As every project and especially young projects, Lithia has bugs. But as Lithia is a programming language, it should be tested very thoroughly. If you find a bug, please report it in the Issues section. Please make sure to include a minimal example that reproduces the bug.
Lithia is still in its early stages and it's still evolving and tries to find its way of getting things done. You don't have to start with a whole evolution proposal and a PR or even the implementation. Opening an issue or discussion gets things going. You can also help to improve existing proposals or drafts.
Currently the documentation is rough and currently only consists of the README, the proposals, the examples and generated stdlib docs.
What's missing are tutorials, guides and a reference. But also a website would be nice. If you are interested in this topic, open an issue, discussion or directly a pull request with your changes, e.g. if you found tpyos typos.
Lithia is written in Go, uses Tree-Sitter for parsing, has an VSCode extension in Typescript and an embedded language server in Go. You could contribute to any of these topics and more. Details about the architecture can be found in the Architecture section.
Lithia is tested with Go's testing framework and Tree-Sitter's testing framework. We use GitHub Actions to run the tests on every push and pull request. The stdlib itself is tested in Lithia.
Nobody is perfect and code isn't either. Feel free to review pull requests and give feedback. If you don't understand specific changes, just ask. The issue might be the code or the documentation.
If you wrote some code with Lithia, we'd like to link to it! Open a pull request with your changes to the README and we'll merge it. If you want to have some feedback and code review, head to the Discussions and we will have a look at it.
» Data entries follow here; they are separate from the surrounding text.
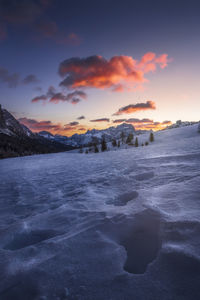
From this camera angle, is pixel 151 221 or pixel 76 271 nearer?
pixel 76 271

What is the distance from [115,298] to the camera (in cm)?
149

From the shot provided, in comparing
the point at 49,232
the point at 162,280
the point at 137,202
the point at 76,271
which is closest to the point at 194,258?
the point at 162,280

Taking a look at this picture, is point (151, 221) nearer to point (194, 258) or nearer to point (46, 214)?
point (194, 258)

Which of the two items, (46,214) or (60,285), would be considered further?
(46,214)

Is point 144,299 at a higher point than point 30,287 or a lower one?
higher

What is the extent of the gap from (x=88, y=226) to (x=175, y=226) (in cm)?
170

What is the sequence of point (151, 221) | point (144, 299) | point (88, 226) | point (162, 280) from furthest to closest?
point (88, 226)
point (151, 221)
point (162, 280)
point (144, 299)

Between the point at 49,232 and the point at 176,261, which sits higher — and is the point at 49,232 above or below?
below

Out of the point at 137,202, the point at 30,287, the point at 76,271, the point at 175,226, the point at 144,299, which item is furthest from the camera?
the point at 137,202

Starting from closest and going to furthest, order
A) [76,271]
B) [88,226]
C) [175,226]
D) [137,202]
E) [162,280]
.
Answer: [162,280] → [76,271] → [175,226] → [88,226] → [137,202]

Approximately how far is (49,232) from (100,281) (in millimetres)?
1728

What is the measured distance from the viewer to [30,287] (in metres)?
1.75

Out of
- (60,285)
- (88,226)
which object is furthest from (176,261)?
(88,226)

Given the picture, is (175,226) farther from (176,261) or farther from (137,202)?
(137,202)
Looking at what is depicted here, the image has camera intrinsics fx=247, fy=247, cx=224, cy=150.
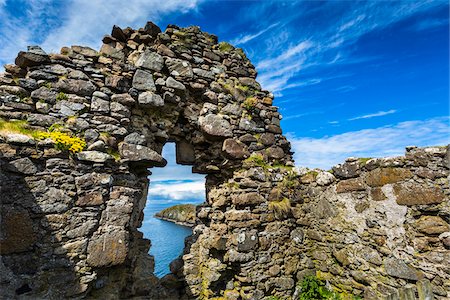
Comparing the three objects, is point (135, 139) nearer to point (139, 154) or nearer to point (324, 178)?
point (139, 154)

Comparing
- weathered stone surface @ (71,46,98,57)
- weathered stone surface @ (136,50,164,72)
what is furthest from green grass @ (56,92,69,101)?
weathered stone surface @ (136,50,164,72)

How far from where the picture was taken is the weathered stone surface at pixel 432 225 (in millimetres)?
3762

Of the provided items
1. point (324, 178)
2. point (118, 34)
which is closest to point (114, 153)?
point (118, 34)

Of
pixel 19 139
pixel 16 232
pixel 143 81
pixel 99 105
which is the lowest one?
pixel 16 232

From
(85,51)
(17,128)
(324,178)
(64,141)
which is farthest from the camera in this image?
(324,178)

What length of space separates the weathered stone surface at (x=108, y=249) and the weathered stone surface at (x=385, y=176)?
4.56 meters

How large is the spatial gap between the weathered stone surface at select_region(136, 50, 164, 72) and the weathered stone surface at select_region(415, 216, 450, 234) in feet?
18.2

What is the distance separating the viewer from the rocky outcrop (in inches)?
1062

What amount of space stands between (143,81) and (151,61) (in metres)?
0.50

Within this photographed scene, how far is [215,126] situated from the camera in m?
5.54

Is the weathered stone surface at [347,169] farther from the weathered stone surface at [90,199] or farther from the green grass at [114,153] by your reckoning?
the weathered stone surface at [90,199]

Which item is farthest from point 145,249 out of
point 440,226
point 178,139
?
point 440,226

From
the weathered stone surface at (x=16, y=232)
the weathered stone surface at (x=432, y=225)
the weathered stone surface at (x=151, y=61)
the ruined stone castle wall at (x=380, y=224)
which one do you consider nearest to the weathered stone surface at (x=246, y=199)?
the ruined stone castle wall at (x=380, y=224)

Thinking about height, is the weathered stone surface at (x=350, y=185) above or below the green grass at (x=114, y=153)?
below
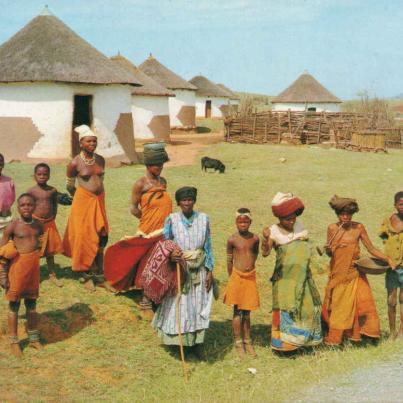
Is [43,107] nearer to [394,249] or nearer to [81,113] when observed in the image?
[81,113]

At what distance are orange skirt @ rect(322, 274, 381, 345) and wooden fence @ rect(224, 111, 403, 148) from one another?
67.4ft

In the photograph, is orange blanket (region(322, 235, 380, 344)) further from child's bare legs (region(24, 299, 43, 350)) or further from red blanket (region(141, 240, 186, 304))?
child's bare legs (region(24, 299, 43, 350))

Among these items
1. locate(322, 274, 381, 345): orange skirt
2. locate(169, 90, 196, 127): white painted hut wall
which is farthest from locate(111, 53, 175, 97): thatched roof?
locate(322, 274, 381, 345): orange skirt

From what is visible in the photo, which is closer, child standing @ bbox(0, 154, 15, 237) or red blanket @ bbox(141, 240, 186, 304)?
red blanket @ bbox(141, 240, 186, 304)

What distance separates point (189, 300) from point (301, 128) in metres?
22.1

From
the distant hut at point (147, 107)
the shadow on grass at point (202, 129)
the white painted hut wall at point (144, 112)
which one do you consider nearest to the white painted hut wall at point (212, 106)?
the shadow on grass at point (202, 129)

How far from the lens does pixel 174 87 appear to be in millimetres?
33469

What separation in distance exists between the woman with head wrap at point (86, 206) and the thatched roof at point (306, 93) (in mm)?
33089

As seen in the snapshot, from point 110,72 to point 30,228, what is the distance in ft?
44.2

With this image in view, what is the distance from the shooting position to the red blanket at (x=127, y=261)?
5.82 meters

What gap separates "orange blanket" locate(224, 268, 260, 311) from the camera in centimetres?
508

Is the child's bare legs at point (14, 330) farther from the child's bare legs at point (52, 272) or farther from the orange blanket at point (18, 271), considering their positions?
the child's bare legs at point (52, 272)

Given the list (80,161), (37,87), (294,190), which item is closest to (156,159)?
(80,161)

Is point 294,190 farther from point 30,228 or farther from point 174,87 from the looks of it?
point 174,87
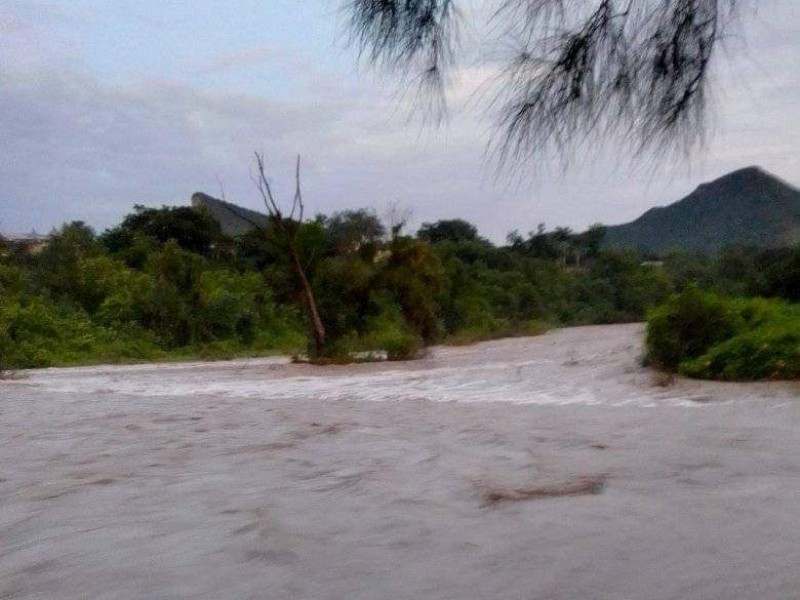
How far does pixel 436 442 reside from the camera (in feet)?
22.1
Lithia consists of multiple projects:
- The grammar is written in Tree-Sitter and lives in its own repository: vknabel/tree-sitter-lithia.
- The VSCode extension is written in Typescript and lives in its own repository.
- The core of Lithia is written in Go and lives in this repository.
- The language server protocol implementation, which also lives in this repository.
We try to keep as much as possible within this repo and easy to install. This repository is structured as follows:
- The parser is written in Go produces an Abstract Syntax Tree (ast) from the Tree-Sitter output.
- The interpreter is implemented in runtime and executes the AST.
- Extensions to Lithia that are not part of the runtime core can be found in external. They resemble the names of the standard library modules.
- Most types and code is implemented in the stdlib. It is written in Lithia itself and is tested with the stdlib-tests.
- The language server is implemented in langsrv. It is the intelligent backend for the VSCode extension.
The easiest way to get started is using the devcontainer configured in this repository. It will install all dependencies and start a VSCode instance with the extension installed. You can then run the tests and debug the extension. The devcontainer is configured to run Lithia using go run ./app/lithia
.
So if you restart the vscode extension, window, devcontainer or the extension host, it will automatically recompile the lithia binary for you and you will get the latest language server implementation.
If you plan to contribute more frequently, we have a GitHub project board that contains all the issues and pull requests that are currently open.
The development of Lithia follows a brief concept and some rules. Don't take them too serious. We are pragmatic and do this as a hobby. They are mostly for myself.
Sprints
- provide a rough timespan
- usually take 4 weeks
- are not set in stone and can be changed
- should result in at least one release
Issues
- are a
bug
,docs
,feature
or aproposal
- features are assigned to an evolution proposal
- are assigned to a sprint
- have a status
- Backlog: a new issue or an issue that could be tackled in theory.
- Upcoming: this task is planned in the near future. Usually within this Sprint.
- In Progress: the work for this task has already been started, but it has not been finished yet.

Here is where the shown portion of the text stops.